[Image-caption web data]
-*-
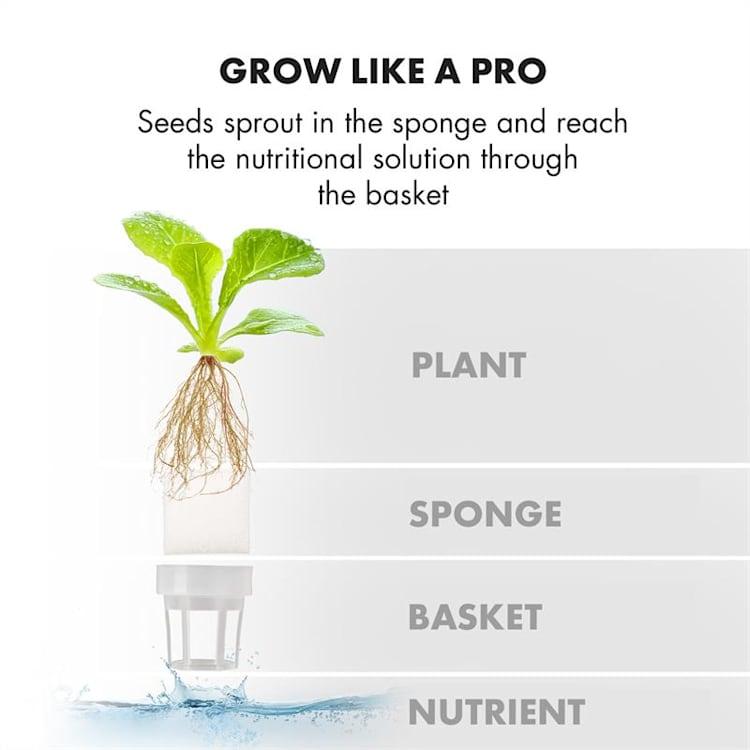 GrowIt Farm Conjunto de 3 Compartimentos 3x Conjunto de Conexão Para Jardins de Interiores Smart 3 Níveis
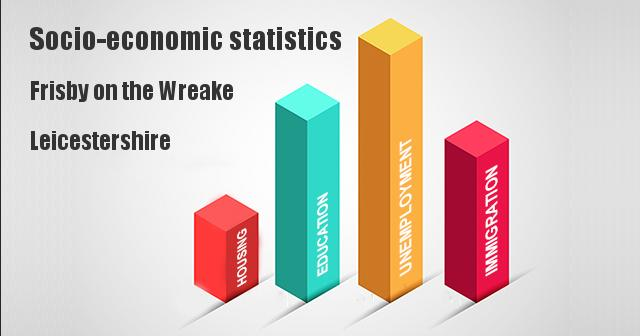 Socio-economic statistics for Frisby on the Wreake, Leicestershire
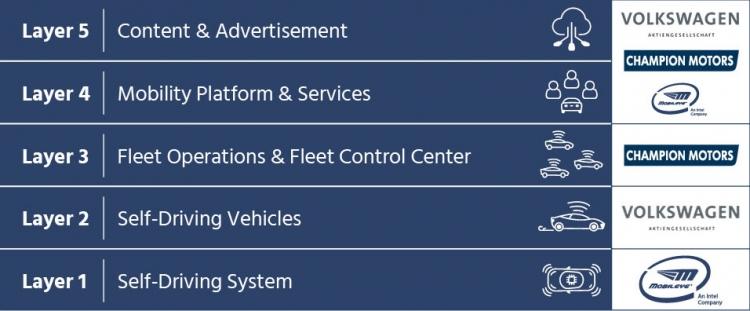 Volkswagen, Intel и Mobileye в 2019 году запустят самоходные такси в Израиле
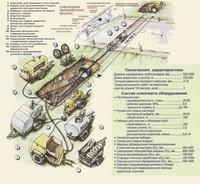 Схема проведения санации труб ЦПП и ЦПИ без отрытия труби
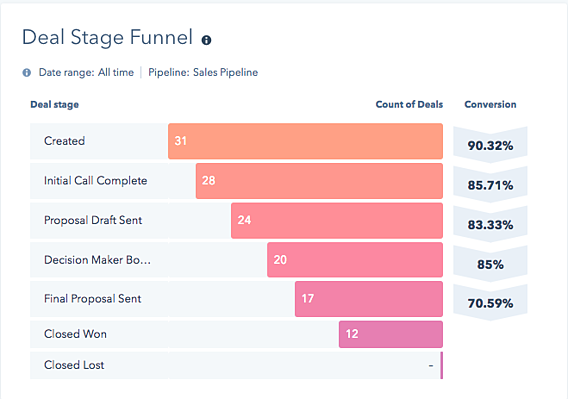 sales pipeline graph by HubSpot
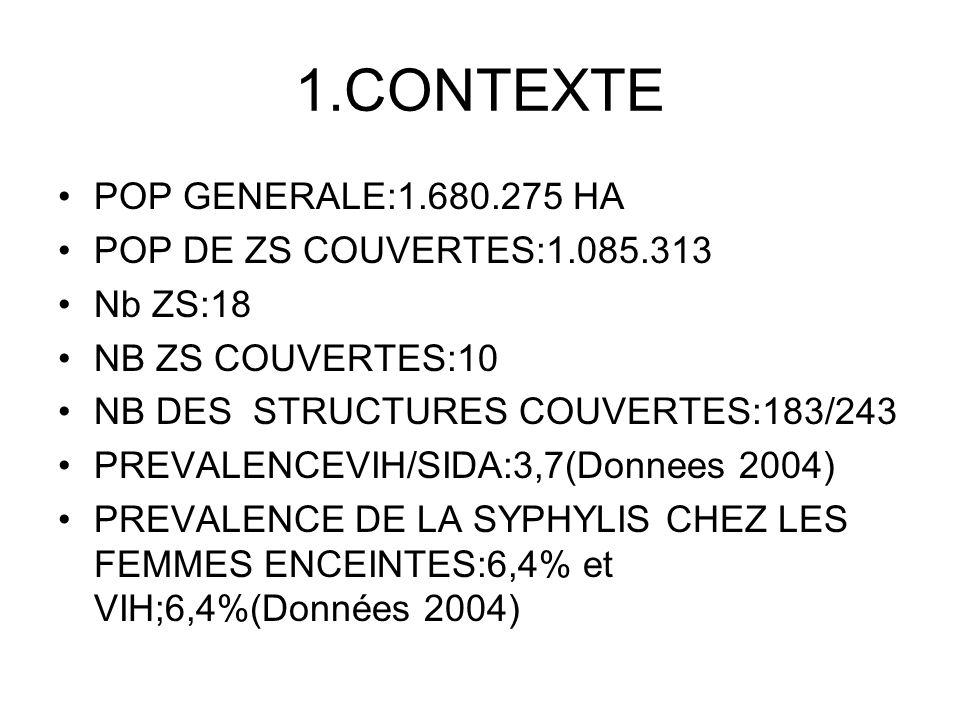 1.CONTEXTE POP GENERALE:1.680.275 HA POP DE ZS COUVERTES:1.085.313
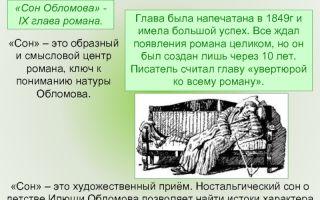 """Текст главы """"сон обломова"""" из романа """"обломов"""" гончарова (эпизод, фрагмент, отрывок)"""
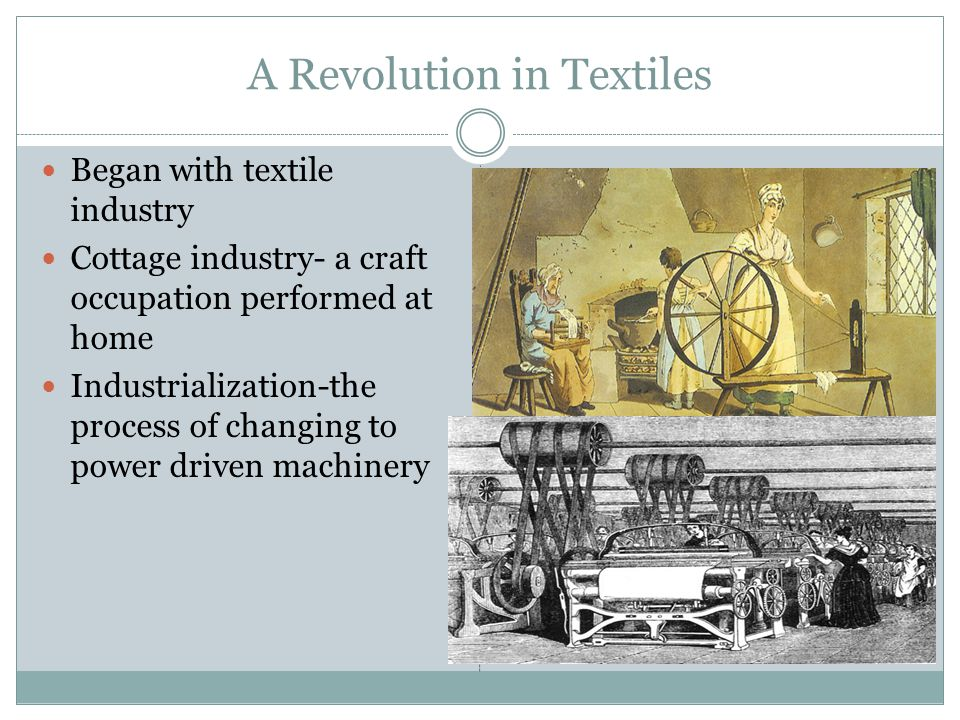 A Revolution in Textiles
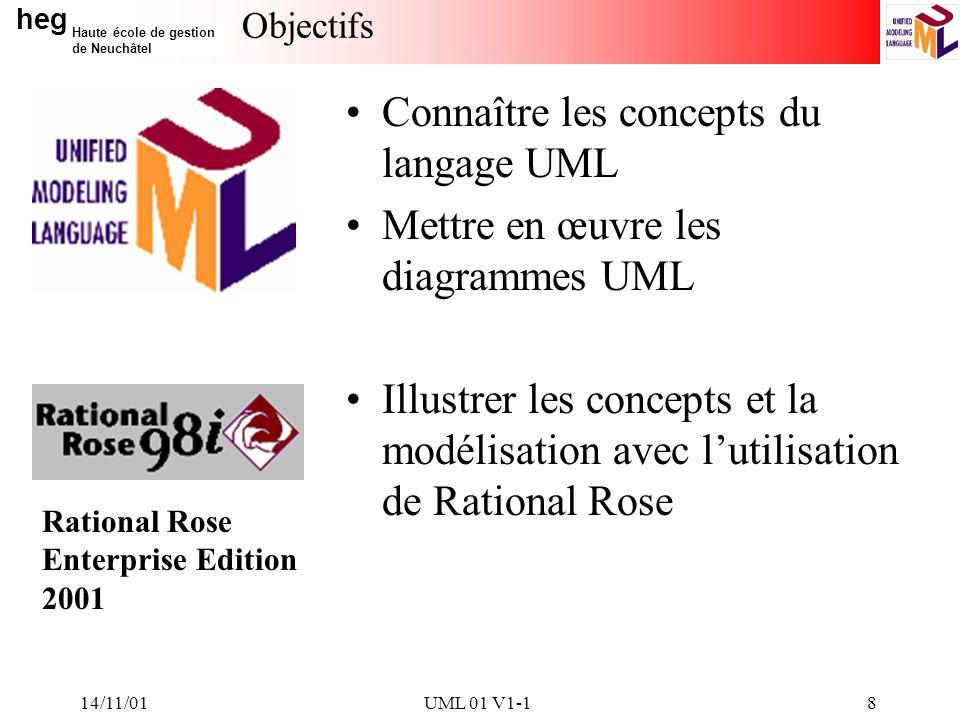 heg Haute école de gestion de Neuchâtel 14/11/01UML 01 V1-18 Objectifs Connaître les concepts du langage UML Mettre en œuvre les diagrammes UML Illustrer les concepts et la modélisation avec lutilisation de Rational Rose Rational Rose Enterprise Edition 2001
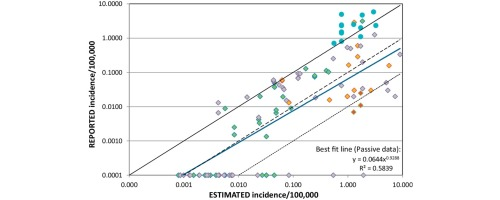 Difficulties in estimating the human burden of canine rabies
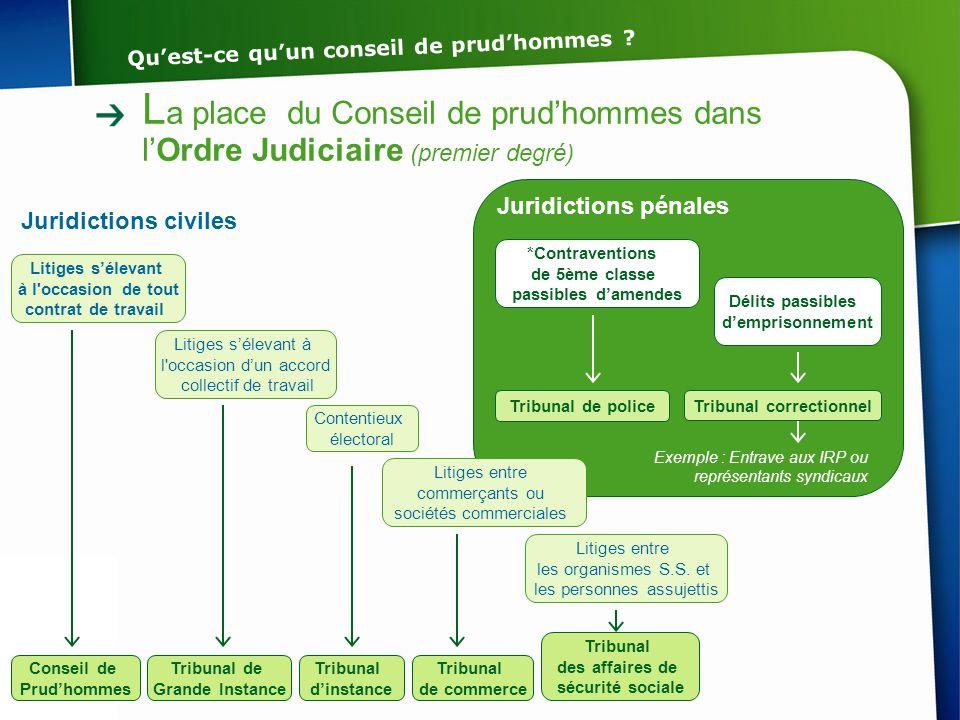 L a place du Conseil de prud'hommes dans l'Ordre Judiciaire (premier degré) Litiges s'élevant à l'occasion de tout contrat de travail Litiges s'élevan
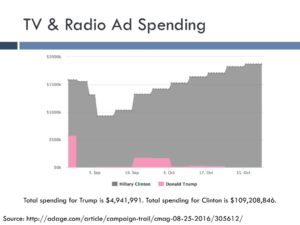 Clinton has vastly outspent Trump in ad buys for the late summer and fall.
-*-
# WORK REQUEST
What is needed is a word-for-word copy of the data, minus its pictures.

# EXERCISE OUTPUT
 GrowIt Farm Conjunto de 3 Compartimentos 3x Conjunto de Conexão Para Jardins de Interiores Smart 3 Níveis
 Socio-economic statistics for Frisby on the Wreake, Leicestershire
 Volkswagen, Intel и Mobileye в 2019 году запустят самоходные такси в Израиле
 Схема проведения санации труб ЦПП и ЦПИ без отрытия труби
 sales pipeline graph by HubSpot
 1.CONTEXTE POP GENERALE:1.680.275 HA POP DE ZS COUVERTES:1.085.313
 """Текст главы """"сон обломова"""" из романа """"обломов"""" гончарова (эпизод, фрагмент, отрывок)"""
 A Revolution in Textiles
 heg Haute école de gestion de Neuchâtel 14/11/01UML 01 V1-18 Objectifs Connaître les concepts du langage UML Mettre en œuvre les diagrammes UML Illustrer les concepts et la modélisation avec lutilisation de Rational Rose Rational Rose Enterprise Edition 2001
 Difficulties in estimating the human burden of canine rabies
 L a place du Conseil de prud'hommes dans l'Ordre Judiciaire (premier degré) Litiges s'élevant à l'occasion de tout contrat de travail Litiges s'élevan
 Clinton has vastly outspent Trump in ad buys for the late summer and fall.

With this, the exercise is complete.